Start of Data

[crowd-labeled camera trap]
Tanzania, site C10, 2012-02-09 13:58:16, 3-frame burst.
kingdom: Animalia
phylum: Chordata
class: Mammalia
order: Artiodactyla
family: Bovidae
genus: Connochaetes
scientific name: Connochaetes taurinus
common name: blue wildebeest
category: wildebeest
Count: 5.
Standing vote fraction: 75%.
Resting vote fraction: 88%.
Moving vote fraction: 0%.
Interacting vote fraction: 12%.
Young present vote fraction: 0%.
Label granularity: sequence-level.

End of Data

▸ Work request
Can you quote exactly the lines from the one containing "genus: Connochaetes" through the last line of the records above, and nothing else?

▸ Solution below
genus: Connochaetes
scientific name: Connochaetes taurinus
common name: blue wildebeest
category: wildebeest
Count: 5.
Standing vote fraction: 75%.
Resting vote fraction: 88%.
Moving vote fraction: 0%.
Interacting vote fraction: 12%.
Young present vote fraction: 0%.
Label granularity: sequence-level.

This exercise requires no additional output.